Maluliyet ya da sürekli iş göremezlik oranının belirlenmesinde asıl olan zarar görenin yaptığı işe göre kaza nedeniyle meydana gelen “iş gücü” kaybı olup, “özür oranı” değildir. Çalışma Gücü ve Meslekte Kazanma Gücü Tespit İşleri Yönetmeliği yürürlükte bulunduğu sürece iş göremezlik oranının Yargıtay’ın iş daireleri ve haksız fiil daireleri tarafından uygulanmakta olan ve SGK tarafından iş kazalarında maluliyetin belirlenmesinde uygulanan yönetmelik hükümlerine ve aynı kurallara göre belirlenmesi gereklidir.
Bu nedenle zarar gören kişinin yaralanması ve maluliyeti arasında illiyet bağı kurularak meslek grup numarası cetvelleri ile maluliyet oranı belirlenen Çalışma Gücü Ve Meslekte Kazanma Gücü Kaybı Oranı Tespit İşlemleri Yönetmeliği hükümlerine göre belirlenmesi yerine, Sağlık Bakanlığı tarafından belirlenecek hastanelerden alınması gereken olay ile illiyetinin kurulması yönünden eksik hükümler içeren, genel özür oranının belirlendiği Özürlülük Ölçütü, Sınıflandırması ve Özürlülere Verilecek Sağlık Kurulu Raporları Hakkında Yönetmeliğinin kabul edilmesi halinde zarar görenler veya zarar sorumluları aleyhine durum yaratacağı şüphesizdir.
D-Zorunlu Mali Sorumluluk Sigortası Genel Şartlarının uygulanması yönünden yapılan değerlendirmede;
Davalı … şirketinin sorumluluğunun Zorunlu Mali Sorumluluk Sigortası Genel Şartları kapsamına göre belirlenmesi halinde ise, Karayolları Motorlu Araçlar Zorunlu Mali Sorumluluk Sigortası Genel Şartları 14 Mayıs 2015 gün 29355 sayılı … Gazete’de yayınlanarak 01 Haziran 2015 tarihinde yürürlüğe girmiştir. Zorunlu Mali Sorumluluk Sigortası Genel Şartlarının A.5.c Maddesinde, “Sürekli Sakatlık Teminatı: Üçüncü kişinin sürekli sakatlığı dolayısıyla ileride ekonomik olarak uğrayacağı maddi zararları karşılamak üzere, bu genel şart ekinde yer alan esaslara göre belirlenecek teminattır. Kaza nedeniyle mağdurun tedavisinin tamamlanması sonrasında yetkili bir hastaneden alınacak özürlü sağlık kurulu raporu ile sürekli sakatlık oranının belirlenmesinden sonra ortaya çıkan bakıcı giderleri bu teminat limitleri ile sınırlı olmak koşuluyla sürekli sakatlık teminatı kapsamındadır. Söz konusu tazminat miktarının tespitinde sakat kalan kişi esas alınır.

**Alıştırma yönergesi:** Maluliyet oranının belirlenmesine ilişkin metinde "Maluliyet ya da" ifadesiyle başlayıp "göre belirlenmesi gereklidir." ifadesine kadar süren bölümü hiçbir değişiklik yapmadan yeniden yazın.

(Kayıtlı veriler)
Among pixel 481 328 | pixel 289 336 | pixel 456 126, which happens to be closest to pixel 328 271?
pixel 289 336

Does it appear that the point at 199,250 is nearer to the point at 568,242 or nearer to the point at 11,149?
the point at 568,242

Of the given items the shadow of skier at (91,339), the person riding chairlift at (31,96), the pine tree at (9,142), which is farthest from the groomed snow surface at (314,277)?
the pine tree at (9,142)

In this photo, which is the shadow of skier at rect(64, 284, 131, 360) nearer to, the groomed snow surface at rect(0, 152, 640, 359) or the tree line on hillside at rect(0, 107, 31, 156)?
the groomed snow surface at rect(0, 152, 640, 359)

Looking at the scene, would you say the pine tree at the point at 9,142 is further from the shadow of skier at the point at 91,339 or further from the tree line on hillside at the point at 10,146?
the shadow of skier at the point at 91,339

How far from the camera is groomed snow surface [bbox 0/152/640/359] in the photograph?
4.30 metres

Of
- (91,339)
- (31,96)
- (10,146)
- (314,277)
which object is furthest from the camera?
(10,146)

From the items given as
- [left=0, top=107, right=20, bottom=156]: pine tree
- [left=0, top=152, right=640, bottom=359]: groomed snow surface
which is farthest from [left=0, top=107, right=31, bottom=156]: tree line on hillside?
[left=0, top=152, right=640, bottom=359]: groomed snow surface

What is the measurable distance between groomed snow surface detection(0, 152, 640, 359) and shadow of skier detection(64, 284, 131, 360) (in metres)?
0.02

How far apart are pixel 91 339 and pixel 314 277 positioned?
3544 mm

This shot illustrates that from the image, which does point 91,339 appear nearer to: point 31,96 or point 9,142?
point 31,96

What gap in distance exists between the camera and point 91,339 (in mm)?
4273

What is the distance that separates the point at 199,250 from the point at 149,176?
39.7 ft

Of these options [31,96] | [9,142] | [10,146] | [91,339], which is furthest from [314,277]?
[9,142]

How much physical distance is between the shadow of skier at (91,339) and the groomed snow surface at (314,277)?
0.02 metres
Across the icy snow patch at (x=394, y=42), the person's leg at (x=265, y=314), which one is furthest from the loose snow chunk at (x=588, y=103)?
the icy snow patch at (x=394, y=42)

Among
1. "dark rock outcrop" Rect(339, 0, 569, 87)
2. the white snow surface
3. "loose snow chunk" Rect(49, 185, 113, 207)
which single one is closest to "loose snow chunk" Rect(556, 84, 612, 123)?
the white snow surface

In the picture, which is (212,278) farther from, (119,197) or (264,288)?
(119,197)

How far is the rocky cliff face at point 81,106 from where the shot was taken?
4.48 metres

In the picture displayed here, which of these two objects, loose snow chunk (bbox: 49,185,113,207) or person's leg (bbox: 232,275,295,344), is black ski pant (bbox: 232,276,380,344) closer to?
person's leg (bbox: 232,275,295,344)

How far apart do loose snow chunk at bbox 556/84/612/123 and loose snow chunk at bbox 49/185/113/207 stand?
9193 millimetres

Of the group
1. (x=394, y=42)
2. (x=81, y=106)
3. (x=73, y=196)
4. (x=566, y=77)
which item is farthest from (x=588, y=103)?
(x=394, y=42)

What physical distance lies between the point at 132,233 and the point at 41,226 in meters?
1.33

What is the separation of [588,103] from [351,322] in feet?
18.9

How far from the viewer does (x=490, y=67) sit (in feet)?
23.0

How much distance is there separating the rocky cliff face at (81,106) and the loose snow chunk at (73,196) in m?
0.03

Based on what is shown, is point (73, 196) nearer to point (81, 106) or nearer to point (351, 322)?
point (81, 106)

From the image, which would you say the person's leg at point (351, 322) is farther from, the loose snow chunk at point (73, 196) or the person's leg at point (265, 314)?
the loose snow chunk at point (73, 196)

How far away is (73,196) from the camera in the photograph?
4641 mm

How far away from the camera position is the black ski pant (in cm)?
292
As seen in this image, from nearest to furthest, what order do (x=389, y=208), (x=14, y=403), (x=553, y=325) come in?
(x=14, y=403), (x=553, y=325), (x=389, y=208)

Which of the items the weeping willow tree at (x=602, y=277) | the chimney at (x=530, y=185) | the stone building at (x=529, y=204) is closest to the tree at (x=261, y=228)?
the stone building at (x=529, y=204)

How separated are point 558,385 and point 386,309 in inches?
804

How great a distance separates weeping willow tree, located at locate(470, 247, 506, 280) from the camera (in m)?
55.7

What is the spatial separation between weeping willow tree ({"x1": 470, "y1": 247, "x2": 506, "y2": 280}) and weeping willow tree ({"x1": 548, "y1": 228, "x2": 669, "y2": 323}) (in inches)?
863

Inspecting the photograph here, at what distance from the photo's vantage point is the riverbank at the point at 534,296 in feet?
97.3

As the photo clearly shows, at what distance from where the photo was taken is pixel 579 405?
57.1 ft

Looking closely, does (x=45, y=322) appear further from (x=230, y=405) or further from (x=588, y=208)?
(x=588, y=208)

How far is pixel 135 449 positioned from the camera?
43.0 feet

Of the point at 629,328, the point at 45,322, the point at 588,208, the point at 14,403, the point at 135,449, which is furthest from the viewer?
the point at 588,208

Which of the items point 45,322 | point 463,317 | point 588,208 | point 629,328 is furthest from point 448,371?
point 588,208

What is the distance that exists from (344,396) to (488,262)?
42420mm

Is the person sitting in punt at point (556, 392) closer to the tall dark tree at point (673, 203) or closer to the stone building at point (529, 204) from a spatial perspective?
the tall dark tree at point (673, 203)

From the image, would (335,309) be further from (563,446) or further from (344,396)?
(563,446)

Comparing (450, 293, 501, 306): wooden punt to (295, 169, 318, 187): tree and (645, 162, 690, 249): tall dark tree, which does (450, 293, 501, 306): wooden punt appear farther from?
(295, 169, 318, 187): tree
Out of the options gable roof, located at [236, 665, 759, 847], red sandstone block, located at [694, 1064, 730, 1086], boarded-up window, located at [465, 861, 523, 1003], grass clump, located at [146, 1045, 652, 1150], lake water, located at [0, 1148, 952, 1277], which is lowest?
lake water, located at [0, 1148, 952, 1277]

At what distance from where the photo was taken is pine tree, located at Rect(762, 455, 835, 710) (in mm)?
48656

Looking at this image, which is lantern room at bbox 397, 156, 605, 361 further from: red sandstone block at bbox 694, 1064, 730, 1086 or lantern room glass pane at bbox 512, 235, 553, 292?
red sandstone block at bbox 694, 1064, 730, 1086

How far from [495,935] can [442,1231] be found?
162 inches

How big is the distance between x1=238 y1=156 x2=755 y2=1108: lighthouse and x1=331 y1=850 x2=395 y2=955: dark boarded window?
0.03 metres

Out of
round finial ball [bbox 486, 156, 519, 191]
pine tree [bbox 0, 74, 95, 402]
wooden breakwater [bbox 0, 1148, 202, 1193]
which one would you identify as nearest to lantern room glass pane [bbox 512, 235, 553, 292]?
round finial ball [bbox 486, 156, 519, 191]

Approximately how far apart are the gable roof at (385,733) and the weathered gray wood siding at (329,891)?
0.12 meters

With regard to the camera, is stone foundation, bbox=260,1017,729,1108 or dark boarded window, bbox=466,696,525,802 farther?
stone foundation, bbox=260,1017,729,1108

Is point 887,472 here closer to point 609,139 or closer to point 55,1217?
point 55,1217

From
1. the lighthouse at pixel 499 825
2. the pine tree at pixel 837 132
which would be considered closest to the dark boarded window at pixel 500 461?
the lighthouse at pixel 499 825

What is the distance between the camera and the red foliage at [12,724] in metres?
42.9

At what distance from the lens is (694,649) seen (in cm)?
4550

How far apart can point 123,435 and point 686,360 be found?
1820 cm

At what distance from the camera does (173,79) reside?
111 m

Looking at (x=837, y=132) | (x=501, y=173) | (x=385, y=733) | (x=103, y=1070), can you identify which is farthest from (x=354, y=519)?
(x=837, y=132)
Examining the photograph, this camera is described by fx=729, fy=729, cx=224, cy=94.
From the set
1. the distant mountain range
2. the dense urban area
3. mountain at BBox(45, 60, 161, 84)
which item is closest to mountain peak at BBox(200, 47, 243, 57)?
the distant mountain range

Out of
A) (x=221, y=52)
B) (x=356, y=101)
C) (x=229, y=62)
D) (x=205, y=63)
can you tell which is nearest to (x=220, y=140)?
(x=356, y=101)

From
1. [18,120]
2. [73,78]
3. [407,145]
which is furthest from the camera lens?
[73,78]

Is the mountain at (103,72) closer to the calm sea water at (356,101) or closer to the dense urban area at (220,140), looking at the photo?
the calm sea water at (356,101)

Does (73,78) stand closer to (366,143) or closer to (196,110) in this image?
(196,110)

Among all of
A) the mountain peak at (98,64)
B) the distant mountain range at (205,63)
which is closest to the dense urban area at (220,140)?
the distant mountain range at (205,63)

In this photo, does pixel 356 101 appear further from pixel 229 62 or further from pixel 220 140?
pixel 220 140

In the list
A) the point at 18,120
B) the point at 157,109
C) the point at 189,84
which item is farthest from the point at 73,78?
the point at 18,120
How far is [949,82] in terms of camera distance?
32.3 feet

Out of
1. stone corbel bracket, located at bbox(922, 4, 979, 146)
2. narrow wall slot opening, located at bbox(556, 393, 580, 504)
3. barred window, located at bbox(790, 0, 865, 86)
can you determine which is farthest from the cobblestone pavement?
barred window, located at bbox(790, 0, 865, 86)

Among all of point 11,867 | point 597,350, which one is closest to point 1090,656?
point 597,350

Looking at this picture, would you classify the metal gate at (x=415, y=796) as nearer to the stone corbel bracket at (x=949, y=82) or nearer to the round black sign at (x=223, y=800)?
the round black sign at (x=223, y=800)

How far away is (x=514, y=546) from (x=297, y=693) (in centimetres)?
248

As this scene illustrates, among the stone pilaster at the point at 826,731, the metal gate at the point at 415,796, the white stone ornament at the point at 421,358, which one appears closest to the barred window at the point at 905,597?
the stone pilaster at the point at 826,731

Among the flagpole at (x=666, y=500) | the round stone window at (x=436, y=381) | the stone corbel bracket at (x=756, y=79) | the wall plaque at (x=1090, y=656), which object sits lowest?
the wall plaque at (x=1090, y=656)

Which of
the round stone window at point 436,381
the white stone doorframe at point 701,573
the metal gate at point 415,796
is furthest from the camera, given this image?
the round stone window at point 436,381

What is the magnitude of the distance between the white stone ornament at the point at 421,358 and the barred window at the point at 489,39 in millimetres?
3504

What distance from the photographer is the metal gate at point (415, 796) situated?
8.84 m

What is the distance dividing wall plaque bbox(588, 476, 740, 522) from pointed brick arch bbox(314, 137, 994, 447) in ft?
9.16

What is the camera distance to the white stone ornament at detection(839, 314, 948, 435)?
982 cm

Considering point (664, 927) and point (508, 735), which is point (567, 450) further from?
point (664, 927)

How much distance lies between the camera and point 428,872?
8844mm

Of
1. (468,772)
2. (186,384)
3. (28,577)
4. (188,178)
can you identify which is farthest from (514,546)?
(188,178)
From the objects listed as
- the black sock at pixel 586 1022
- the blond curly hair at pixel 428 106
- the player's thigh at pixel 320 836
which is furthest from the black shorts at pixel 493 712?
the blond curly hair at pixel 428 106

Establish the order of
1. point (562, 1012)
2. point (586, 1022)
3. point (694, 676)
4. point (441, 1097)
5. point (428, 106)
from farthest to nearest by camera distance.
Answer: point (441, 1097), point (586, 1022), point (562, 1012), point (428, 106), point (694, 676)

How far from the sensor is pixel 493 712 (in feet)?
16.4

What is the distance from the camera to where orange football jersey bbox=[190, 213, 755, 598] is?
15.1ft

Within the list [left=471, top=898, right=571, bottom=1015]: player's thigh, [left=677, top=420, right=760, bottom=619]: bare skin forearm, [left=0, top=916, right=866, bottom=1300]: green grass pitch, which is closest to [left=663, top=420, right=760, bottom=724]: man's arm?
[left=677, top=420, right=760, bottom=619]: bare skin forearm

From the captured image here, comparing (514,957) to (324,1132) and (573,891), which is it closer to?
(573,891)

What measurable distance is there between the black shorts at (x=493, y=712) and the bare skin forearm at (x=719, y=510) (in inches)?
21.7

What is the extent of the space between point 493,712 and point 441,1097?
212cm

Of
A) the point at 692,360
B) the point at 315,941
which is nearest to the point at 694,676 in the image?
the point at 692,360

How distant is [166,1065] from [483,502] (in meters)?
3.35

**Tam çıktı:**
Maluliyet ya da sürekli iş göremezlik oranının belirlenmesinde asıl olan zarar görenin yaptığı işe göre kaza nedeniyle meydana gelen “iş gücü” kaybı olup, “özür oranı” değildir. Çalışma Gücü ve Meslekte Kazanma Gücü Tespit İşleri Yönetmeliği yürürlükte bulunduğu sürece iş göremezlik oranının Yargıtay’ın iş daireleri ve haksız fiil daireleri tarafından uygulanmakta olan ve SGK tarafından iş kazalarında maluliyetin belirlenmesinde uygulanan yönetmelik hükümlerine ve aynı kurallara göre belirlenmesi gereklidir.